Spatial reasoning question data
□ □ □ □ □ □ □

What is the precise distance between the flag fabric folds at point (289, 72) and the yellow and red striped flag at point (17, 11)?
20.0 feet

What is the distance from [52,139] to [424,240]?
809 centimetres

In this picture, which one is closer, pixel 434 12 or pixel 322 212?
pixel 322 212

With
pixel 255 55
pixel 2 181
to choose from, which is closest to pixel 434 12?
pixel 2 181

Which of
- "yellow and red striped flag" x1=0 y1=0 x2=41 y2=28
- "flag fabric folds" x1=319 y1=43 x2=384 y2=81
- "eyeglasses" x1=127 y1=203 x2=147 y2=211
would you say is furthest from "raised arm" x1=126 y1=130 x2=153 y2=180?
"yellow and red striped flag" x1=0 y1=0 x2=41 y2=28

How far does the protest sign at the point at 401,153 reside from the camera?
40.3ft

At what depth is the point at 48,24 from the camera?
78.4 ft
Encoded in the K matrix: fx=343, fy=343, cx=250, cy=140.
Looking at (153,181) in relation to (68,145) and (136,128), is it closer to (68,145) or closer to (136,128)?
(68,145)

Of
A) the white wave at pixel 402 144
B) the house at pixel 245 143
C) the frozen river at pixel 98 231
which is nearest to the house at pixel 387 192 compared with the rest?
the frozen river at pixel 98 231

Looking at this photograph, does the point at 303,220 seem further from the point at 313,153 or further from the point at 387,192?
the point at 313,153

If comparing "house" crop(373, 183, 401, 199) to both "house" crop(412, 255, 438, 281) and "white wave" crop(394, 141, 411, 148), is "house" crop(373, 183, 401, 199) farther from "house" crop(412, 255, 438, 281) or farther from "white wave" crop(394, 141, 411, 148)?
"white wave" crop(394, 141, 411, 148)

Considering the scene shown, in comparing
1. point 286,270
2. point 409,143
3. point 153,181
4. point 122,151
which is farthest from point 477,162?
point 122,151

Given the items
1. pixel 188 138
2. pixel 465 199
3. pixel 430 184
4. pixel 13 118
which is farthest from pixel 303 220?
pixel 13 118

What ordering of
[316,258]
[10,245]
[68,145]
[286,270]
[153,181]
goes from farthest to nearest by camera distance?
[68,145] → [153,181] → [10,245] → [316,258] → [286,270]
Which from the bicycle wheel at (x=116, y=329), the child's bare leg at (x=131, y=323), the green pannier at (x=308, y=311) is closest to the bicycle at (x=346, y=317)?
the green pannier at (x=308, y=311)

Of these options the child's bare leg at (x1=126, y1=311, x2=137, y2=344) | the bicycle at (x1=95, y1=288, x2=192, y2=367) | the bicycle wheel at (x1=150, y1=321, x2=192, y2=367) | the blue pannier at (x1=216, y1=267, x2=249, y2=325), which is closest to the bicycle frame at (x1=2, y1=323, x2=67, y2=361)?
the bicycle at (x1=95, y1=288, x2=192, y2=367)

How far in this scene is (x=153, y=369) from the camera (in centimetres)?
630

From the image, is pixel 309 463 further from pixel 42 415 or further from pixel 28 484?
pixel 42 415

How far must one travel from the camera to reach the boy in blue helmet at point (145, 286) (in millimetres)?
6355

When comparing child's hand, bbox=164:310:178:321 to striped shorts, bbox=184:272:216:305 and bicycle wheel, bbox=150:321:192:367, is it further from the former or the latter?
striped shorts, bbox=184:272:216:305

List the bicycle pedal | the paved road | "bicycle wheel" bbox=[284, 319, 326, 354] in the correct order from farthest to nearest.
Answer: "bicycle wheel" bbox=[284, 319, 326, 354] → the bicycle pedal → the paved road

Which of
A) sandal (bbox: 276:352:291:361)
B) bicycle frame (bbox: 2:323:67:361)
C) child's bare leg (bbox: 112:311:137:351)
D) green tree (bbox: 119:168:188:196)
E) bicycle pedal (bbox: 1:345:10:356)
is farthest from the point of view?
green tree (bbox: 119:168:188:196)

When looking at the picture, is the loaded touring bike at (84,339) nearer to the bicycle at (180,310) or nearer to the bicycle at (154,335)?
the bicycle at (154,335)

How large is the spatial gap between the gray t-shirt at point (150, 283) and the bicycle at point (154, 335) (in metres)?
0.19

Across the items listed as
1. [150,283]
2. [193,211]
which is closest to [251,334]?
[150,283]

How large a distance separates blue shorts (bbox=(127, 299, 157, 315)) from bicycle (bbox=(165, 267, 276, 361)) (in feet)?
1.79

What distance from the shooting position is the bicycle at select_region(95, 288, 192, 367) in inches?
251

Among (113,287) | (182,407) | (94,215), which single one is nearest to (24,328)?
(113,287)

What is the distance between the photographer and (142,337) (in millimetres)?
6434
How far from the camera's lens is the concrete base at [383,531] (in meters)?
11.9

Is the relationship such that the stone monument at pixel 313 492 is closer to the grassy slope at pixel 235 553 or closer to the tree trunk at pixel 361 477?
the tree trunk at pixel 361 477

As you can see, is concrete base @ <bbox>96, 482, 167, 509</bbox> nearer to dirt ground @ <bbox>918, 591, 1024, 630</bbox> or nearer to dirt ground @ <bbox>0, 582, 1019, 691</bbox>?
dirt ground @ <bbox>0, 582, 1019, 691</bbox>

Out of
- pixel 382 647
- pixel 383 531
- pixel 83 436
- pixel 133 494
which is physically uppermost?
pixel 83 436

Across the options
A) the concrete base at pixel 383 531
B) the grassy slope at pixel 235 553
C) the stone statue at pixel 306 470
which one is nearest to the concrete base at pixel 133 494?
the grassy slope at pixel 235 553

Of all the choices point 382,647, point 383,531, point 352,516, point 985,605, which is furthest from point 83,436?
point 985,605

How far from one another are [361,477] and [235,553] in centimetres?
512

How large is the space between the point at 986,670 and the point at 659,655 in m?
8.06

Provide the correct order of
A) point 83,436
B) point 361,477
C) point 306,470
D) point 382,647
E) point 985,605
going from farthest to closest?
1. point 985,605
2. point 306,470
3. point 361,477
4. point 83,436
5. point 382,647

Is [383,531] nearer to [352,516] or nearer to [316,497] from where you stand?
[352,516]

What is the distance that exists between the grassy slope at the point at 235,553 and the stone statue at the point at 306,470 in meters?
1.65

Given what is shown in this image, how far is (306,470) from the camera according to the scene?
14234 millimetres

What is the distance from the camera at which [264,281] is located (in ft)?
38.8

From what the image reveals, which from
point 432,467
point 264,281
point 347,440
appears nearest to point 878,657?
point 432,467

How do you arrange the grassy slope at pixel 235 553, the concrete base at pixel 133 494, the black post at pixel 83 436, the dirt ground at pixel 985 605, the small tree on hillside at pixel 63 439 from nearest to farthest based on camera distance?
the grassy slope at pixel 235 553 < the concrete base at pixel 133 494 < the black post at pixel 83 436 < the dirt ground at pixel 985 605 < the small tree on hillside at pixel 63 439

□ □ □ □ □ □ □

# Instructions for the task:
The full set of records should be duplicated exactly.

# Written answer:
What is the precise distance between the flag fabric folds at point (289, 72) and the yellow and red striped flag at point (17, 11)?
20.0 feet

What is the distance from [52,139] to [424,240]?
809 centimetres

In this picture, which one is closer, pixel 434 12 or pixel 322 212?
pixel 322 212

With
pixel 255 55
pixel 2 181
to choose from, which is closest to pixel 434 12?
pixel 2 181

Which of
- "yellow and red striped flag" x1=0 y1=0 x2=41 y2=28
- "flag fabric folds" x1=319 y1=43 x2=384 y2=81
- "eyeglasses" x1=127 y1=203 x2=147 y2=211
would you say is furthest from "raised arm" x1=126 y1=130 x2=153 y2=180?
"yellow and red striped flag" x1=0 y1=0 x2=41 y2=28

How far does the protest sign at the point at 401,153 reside from the camera?
40.3ft

At what depth is the point at 48,24 from the camera?
78.4 ft
Encoded in the K matrix: fx=343, fy=343, cx=250, cy=140.
Looking at (153,181) in relation to (68,145) and (136,128), is it closer to (68,145) or closer to (136,128)?
(68,145)

Of
A) the white wave at pixel 402 144
B) the house at pixel 245 143
C) the frozen river at pixel 98 231
which is nearest to the house at pixel 387 192 compared with the rest?
the frozen river at pixel 98 231

Looking at this photograph, does the point at 303,220 seem further from the point at 313,153 or further from the point at 387,192?
the point at 313,153

If comparing "house" crop(373, 183, 401, 199) to both "house" crop(412, 255, 438, 281) and "white wave" crop(394, 141, 411, 148), is "house" crop(373, 183, 401, 199) farther from "house" crop(412, 255, 438, 281) or farther from "white wave" crop(394, 141, 411, 148)?
"white wave" crop(394, 141, 411, 148)

Considering the scene shown, in comparing
1. point 286,270
2. point 409,143
3. point 153,181
4. point 122,151
which is farthest from point 477,162?
point 122,151

Given the items
1. pixel 188 138
2. pixel 465 199
3. pixel 430 184
4. pixel 13 118
which is farthest from pixel 303 220?
pixel 13 118

What ordering of
[316,258]
[10,245]
[68,145]
[286,270]
[153,181]
goes from farthest to nearest by camera distance?
[68,145] → [153,181] → [10,245] → [316,258] → [286,270]
Which from the bicycle wheel at (x=116, y=329), the child's bare leg at (x=131, y=323), the green pannier at (x=308, y=311) is closest to the bicycle at (x=346, y=317)?
the green pannier at (x=308, y=311)

Of these options the child's bare leg at (x1=126, y1=311, x2=137, y2=344) | the bicycle at (x1=95, y1=288, x2=192, y2=367) | the bicycle wheel at (x1=150, y1=321, x2=192, y2=367) | the blue pannier at (x1=216, y1=267, x2=249, y2=325), which is closest to the bicycle frame at (x1=2, y1=323, x2=67, y2=361)?
the bicycle at (x1=95, y1=288, x2=192, y2=367)

How far in this scene is (x=153, y=369) from the camera (in centimetres)?
630

From the image, is pixel 309 463 further from pixel 42 415 or further from pixel 28 484?
pixel 42 415

How far must one travel from the camera to reach the boy in blue helmet at point (145, 286) (in millimetres)?
6355

When comparing child's hand, bbox=164:310:178:321 to striped shorts, bbox=184:272:216:305 and bicycle wheel, bbox=150:321:192:367, is it further from the former or the latter?
striped shorts, bbox=184:272:216:305

List the bicycle pedal | the paved road | "bicycle wheel" bbox=[284, 319, 326, 354] in the correct order from farthest to nearest.
Answer: "bicycle wheel" bbox=[284, 319, 326, 354] → the bicycle pedal → the paved road

Which of
A) sandal (bbox: 276:352:291:361)
B) bicycle frame (bbox: 2:323:67:361)
C) child's bare leg (bbox: 112:311:137:351)
D) green tree (bbox: 119:168:188:196)
E) bicycle pedal (bbox: 1:345:10:356)
is farthest from the point of view?
green tree (bbox: 119:168:188:196)

When looking at the picture, is the loaded touring bike at (84,339) nearer to the bicycle at (180,310) or nearer to the bicycle at (154,335)?
the bicycle at (154,335)

How large is the spatial gap between the gray t-shirt at point (150, 283) and the bicycle at point (154, 335) (in metres)?
0.19

Across the items listed as
1. [150,283]
2. [193,211]
which is closest to [251,334]?
[150,283]

How large a distance separates blue shorts (bbox=(127, 299, 157, 315)) from bicycle (bbox=(165, 267, 276, 361)) (in feet)?
1.79

What distance from the shooting position is the bicycle at select_region(95, 288, 192, 367) in inches?
251

Among (113,287) | (182,407) | (94,215), which single one is nearest to (24,328)?
(113,287)

What is the distance between the photographer and (142,337) (in millimetres)?
6434
How far from the camera's lens is the concrete base at [383,531] (in meters)?
11.9

Is the relationship such that the stone monument at pixel 313 492 is closer to the grassy slope at pixel 235 553 or closer to the tree trunk at pixel 361 477?
the tree trunk at pixel 361 477

As you can see, is concrete base @ <bbox>96, 482, 167, 509</bbox> nearer to dirt ground @ <bbox>918, 591, 1024, 630</bbox> or nearer to dirt ground @ <bbox>0, 582, 1019, 691</bbox>?
dirt ground @ <bbox>0, 582, 1019, 691</bbox>

Out of
- pixel 382 647
- pixel 383 531
- pixel 83 436
- pixel 133 494
which is physically uppermost?
pixel 83 436

Across the options
A) the concrete base at pixel 383 531
B) the grassy slope at pixel 235 553
C) the stone statue at pixel 306 470
which one is nearest to the concrete base at pixel 133 494?
the grassy slope at pixel 235 553

Of all the choices point 382,647, point 383,531, point 352,516, point 985,605, which is furthest from point 83,436?
point 985,605

How far from one another are [361,477] and [235,553] in centimetres?
512

How large is the space between the point at 986,670 and the point at 659,655 in m?
8.06

Provide the correct order of
A) point 83,436
B) point 361,477
C) point 306,470
D) point 382,647
E) point 985,605
going from farthest to closest?
1. point 985,605
2. point 306,470
3. point 361,477
4. point 83,436
5. point 382,647

Is [383,531] nearer to [352,516] or nearer to [316,497] from where you stand?
[352,516]

What is the distance that exists between the grassy slope at the point at 235,553 and the stone statue at the point at 306,470 in meters?
1.65

Given what is shown in this image, how far is (306,470) from the camera according to the scene?
14234 millimetres

What is the distance from the camera at which [264,281] is located (in ft)?
38.8

From what the image reveals, which from
point 432,467
point 264,281
point 347,440
appears nearest to point 878,657?
point 432,467

How do you arrange the grassy slope at pixel 235 553, the concrete base at pixel 133 494, the black post at pixel 83 436, the dirt ground at pixel 985 605, the small tree on hillside at pixel 63 439 from nearest to farthest based on camera distance?
the grassy slope at pixel 235 553 < the concrete base at pixel 133 494 < the black post at pixel 83 436 < the dirt ground at pixel 985 605 < the small tree on hillside at pixel 63 439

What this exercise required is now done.